Former American Institute in Taiwan chairman Richard Bush said in Taipei yesterday that China has played a cooperative and accommodating role in the international system as a whole, but added that there was no guarantee of a benign outcome, as China’s revival is still in its early stages.
“So far, it has seemed that China is a rising power with limited aims and that the cooperative stance can continue for a long time, but remember our theoretical discussion also tell us that China could be a revisionist power, and it’s very skilled at hiding that,” Bush said in a keynote speech at an international academic conference organized by the Association of International Relations of the Republic of China at National Chengchi University.
Addressing the conference’s theme — how the international community should respond to China’s revival and its international impact — Bush said interactions between the world’s major powers and China on specific issues would shape how they view each other’s intentions and fundamental policies.
Bush said that based on his observations of China’s growing power, “it’s hard to conclude that China is acting internationally like a revisionist power, a rising power intent on overturning the system.”
It needs both “time” and a “peaceful international environment” to complete the modernization necessary for China to become a truly great power, Bush said, adding that cross-strait relations may be a “litmus test of what kind of great power China will become.”
Bush said “there is a growing sense in the US” of China’s threat to Taiwan and the consequences of its increasing military power.
Bush said the US has responded to the situation through an approach he called “dual deterrence,” as the US “warned both Taiwan and China not to take unilateral and destabilizing actions” and at the same time sought to “reassure both countries about their basic intentions.”
“There were times that China thought that perhaps the US and China could work together to manage the Taiwan issue or to control leaders in Taiwan. That was an excessive expectation,” he said.
Bush, currently a senior fellow at the Brookings Institution and director of its Center for Northeast Asian Policy Studies, said “it would be exactly wrong” if China had the intention of challenging the international order.
“It’s also important to remember that we should not overstate how far China has come. We should remember that this is an era of globalization, not one of global geopolitics.
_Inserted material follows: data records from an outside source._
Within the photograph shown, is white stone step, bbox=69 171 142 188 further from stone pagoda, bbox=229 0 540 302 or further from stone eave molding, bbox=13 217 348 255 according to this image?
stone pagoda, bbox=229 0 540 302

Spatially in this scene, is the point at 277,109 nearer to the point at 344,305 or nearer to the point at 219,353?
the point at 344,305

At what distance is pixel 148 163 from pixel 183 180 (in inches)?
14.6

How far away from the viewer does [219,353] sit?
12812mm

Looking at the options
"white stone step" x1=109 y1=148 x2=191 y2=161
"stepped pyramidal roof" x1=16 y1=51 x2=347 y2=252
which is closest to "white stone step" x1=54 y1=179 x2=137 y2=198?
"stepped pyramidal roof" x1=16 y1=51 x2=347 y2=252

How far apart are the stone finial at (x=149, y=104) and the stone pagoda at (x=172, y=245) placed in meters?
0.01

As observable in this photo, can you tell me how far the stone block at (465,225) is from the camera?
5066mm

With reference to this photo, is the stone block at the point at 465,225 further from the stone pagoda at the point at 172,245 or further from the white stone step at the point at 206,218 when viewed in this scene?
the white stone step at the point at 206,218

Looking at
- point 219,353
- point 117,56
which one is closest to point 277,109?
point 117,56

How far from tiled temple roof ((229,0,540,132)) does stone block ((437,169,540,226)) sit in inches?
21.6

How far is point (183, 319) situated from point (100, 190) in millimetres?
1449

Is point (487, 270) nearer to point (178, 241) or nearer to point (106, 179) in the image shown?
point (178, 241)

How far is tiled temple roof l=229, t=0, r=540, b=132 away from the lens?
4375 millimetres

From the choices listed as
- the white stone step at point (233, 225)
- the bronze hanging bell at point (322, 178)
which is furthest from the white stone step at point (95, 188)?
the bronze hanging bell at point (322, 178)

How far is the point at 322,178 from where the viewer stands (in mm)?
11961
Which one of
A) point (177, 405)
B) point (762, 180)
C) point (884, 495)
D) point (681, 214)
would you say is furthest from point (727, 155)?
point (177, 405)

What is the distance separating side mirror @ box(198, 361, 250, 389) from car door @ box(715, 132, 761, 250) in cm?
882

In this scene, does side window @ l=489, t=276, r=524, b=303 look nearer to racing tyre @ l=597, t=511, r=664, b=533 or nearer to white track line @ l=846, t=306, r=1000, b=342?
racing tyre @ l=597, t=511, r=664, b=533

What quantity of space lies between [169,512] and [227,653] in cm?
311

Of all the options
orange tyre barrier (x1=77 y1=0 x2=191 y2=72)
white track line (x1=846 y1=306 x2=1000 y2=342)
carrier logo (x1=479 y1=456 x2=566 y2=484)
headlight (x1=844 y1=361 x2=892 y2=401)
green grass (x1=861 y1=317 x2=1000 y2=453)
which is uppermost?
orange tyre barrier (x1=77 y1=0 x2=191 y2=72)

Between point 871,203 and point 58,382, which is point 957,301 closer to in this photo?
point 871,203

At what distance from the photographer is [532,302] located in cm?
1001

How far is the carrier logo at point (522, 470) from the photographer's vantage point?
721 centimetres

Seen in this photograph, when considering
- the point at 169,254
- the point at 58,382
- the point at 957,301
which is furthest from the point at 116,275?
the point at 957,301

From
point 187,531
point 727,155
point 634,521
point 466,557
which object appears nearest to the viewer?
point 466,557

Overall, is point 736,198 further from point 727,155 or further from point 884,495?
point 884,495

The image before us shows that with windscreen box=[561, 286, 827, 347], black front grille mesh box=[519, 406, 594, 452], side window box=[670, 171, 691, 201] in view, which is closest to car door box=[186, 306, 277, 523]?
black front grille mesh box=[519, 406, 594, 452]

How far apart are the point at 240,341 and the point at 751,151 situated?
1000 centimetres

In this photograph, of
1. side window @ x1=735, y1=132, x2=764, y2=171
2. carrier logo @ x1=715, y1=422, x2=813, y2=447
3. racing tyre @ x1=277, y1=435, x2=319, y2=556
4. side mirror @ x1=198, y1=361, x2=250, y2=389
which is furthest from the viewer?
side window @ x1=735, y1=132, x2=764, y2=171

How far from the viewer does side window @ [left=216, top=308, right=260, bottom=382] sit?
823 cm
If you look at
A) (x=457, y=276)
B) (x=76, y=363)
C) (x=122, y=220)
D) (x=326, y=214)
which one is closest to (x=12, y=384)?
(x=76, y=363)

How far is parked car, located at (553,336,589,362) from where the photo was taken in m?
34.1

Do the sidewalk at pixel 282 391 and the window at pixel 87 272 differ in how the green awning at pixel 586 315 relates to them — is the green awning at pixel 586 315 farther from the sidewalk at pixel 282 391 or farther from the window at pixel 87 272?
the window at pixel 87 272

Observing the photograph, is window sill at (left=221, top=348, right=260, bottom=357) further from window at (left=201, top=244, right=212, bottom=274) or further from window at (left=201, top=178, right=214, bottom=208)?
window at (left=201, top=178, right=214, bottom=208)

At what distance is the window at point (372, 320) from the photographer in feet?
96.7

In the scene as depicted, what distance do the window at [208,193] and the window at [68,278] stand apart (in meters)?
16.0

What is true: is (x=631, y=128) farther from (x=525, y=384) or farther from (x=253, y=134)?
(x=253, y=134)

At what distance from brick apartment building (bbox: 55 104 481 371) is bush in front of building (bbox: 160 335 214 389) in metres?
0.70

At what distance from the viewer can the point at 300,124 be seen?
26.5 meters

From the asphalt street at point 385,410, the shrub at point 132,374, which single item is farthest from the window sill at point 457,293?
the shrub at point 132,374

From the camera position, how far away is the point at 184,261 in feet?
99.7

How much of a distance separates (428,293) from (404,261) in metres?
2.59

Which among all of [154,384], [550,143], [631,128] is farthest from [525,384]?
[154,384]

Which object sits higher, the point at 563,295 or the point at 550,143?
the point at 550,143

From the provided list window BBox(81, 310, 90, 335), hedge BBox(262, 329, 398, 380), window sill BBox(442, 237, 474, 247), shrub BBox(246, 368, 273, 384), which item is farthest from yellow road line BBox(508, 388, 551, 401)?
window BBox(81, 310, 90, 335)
Although China’s military power is growing, it is still no match for that of the US,” he said.
Bush said that the growth of Chinese national power is beneficial to the world in some ways.
“But in others, particularly the security area where there is a game of hatching going on,” he said. “Hatching can create problems, although China is not acting like a revisionist power for the moment.”
In the next few years, Bush said the Korean Peninsula issue would be “a severe test” of relations between China and the US as political changes after North Korean leader Kim Jong-il dies will affect the interests of the two countries in different ways.
Bush said the US and China, through interactions over the decades, were learning lessons about each other’s approaches to issues and about their long-term intentions toward each other.
Whether “the rather idealistic vision” formulated by US President Barack Obama that sees the international system prospering as the result of effective cooperation among the major powers, including China, will be realized “remains to be seen,” since “China has a very different approach to power and has reasons to mistrust the US,” he said.